Cela se passait en hiver, voici bien des années, et le petit chef-lieu de canton était presque désert. Les réclames intempestives que certains magasins y faisaient en faveur de « pastilles à l’eau de Lourdes » ou de flacons (avec Vierge couronnée dévissable) – l’usage abusif du nom de Soubirous ou des mots « grotte miraculeuse » pour les propagandes commerciales ou hôtelières les plus inattendues – tout cela n’en était que plus voyant. Et cependant, je n’ai pas résisté une seconde à la grotte elle-même, au seuil de laquelle l’humain cesse d’exister, remplacé par une présence totalement différente, surnaturelle et qui serre le cœur.

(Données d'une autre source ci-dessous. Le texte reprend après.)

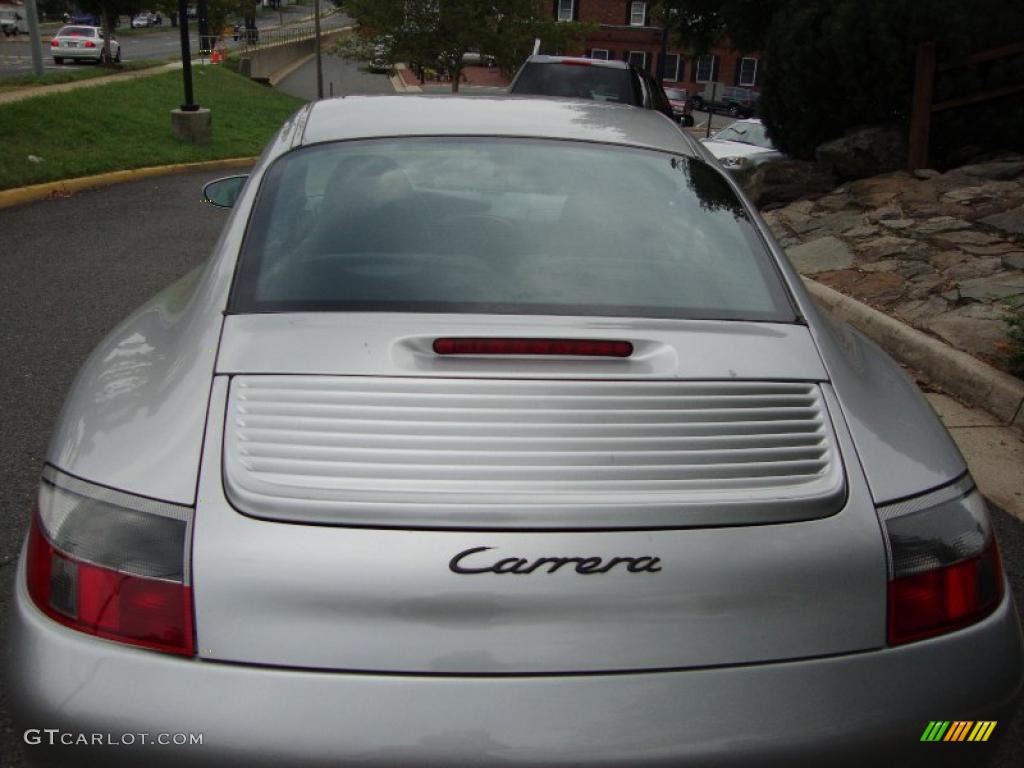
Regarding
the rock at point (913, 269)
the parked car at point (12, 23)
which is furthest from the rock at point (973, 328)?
the parked car at point (12, 23)

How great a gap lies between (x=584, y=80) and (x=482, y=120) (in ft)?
31.8

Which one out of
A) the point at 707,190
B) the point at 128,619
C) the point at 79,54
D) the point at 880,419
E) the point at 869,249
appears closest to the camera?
the point at 128,619

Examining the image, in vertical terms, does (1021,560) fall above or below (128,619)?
below

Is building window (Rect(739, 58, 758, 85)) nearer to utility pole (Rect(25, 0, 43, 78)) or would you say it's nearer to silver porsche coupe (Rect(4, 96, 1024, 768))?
utility pole (Rect(25, 0, 43, 78))

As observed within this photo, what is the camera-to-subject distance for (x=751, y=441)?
195 cm

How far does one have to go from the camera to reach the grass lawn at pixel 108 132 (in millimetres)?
12755

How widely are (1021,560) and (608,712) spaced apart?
8.75 feet

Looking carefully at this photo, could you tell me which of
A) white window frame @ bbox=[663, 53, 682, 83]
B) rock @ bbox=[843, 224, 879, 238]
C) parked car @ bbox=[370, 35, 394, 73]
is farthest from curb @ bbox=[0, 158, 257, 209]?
white window frame @ bbox=[663, 53, 682, 83]

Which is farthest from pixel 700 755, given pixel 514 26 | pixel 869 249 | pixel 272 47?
pixel 272 47

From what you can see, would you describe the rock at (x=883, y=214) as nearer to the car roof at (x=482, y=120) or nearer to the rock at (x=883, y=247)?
the rock at (x=883, y=247)

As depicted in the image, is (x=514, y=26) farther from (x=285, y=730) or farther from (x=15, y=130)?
(x=285, y=730)

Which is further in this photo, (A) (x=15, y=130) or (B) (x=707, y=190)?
(A) (x=15, y=130)

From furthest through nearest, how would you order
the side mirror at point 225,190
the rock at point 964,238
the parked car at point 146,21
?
the parked car at point 146,21 < the rock at point 964,238 < the side mirror at point 225,190

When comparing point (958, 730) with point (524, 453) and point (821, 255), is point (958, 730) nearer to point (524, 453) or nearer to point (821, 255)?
point (524, 453)
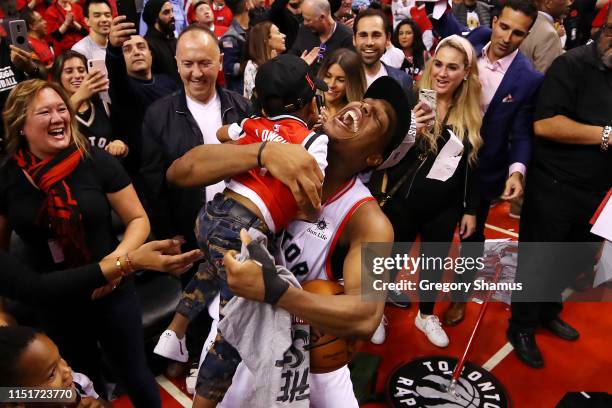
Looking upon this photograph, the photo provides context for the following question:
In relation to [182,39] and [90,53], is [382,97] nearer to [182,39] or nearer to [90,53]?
[182,39]

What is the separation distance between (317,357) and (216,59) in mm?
2102

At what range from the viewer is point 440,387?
10.9ft

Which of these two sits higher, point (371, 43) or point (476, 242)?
point (371, 43)

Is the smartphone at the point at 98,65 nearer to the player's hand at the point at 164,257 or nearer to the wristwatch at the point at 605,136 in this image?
the player's hand at the point at 164,257

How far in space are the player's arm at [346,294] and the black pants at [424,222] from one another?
179cm

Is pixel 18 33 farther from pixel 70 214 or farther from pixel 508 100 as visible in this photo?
pixel 508 100

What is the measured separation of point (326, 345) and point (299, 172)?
67 cm

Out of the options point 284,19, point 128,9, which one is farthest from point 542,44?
point 128,9

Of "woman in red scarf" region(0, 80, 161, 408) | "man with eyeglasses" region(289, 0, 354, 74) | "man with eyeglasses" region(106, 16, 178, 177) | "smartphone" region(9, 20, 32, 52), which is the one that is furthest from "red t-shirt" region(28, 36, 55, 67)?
"woman in red scarf" region(0, 80, 161, 408)

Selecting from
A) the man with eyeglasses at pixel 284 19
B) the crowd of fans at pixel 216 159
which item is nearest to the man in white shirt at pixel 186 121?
the crowd of fans at pixel 216 159

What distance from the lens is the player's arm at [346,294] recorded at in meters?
1.47

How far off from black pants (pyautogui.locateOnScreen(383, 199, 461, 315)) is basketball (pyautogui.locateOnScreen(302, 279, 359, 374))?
1.74 metres

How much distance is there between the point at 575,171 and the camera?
3.23m

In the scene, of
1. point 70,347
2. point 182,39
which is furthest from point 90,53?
point 70,347
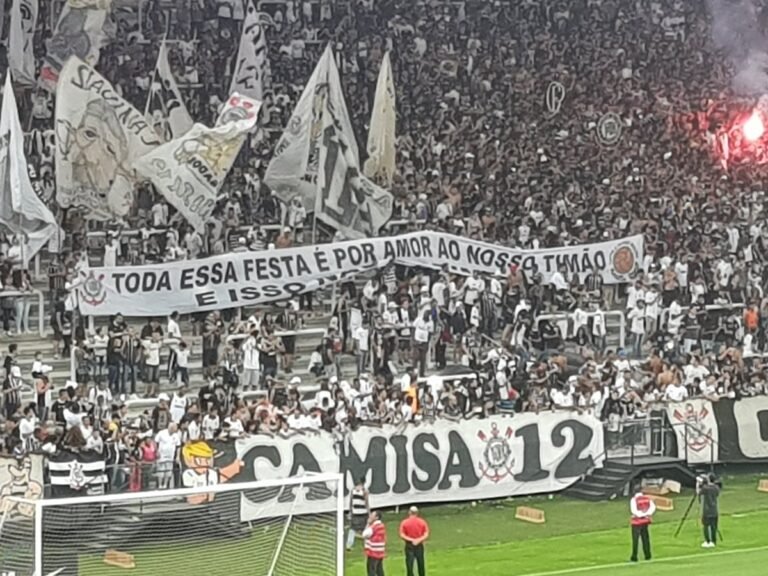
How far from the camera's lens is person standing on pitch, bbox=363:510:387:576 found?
30438mm

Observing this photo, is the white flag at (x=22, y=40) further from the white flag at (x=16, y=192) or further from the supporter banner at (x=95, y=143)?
the white flag at (x=16, y=192)

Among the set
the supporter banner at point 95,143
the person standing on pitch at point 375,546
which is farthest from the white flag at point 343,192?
the person standing on pitch at point 375,546

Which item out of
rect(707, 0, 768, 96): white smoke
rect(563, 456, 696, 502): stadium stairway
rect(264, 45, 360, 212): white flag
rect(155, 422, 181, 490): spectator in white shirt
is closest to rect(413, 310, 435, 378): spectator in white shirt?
rect(264, 45, 360, 212): white flag

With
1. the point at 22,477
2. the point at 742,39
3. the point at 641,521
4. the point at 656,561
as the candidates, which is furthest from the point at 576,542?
the point at 742,39

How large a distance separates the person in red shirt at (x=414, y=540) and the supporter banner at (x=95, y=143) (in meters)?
10.6

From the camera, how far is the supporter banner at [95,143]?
3828 cm

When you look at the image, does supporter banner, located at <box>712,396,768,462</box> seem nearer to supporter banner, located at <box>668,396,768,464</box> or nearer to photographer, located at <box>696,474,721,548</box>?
supporter banner, located at <box>668,396,768,464</box>

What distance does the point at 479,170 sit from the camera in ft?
159

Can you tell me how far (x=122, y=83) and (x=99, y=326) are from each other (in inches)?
438

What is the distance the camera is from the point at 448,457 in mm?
36969

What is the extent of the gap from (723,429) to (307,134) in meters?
9.45

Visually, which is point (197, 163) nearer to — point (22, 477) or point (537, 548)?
point (22, 477)

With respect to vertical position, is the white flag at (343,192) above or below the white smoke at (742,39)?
below

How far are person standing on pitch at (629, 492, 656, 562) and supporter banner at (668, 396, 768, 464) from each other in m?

Dieu sait pourtant qu’elle ne payait pas de mine, la petite grotte, dans ce jour d’hiver et de solitude : enfumée, tapissée de béquilles qui me semblaient alors trop humainement « présentes » pour émouvoir ; hantée de cierges blancs et de vieilles femmes noires. Et puis, il y avait – il y a toujours – cette déplorable statue de la Vierge qui déplaisait tant à Bernadette elle-même...

Ce fut précisément à travers tout cela que la présence divine se manifestait. C’est là que je pouvais réaliser, pressentir la belle Vierge patoisante de Massabielle, qui avait dit un jour en laissant trembler sa voix : « QUE SOY ERA IMMACULADA COUNCEPSIOU. »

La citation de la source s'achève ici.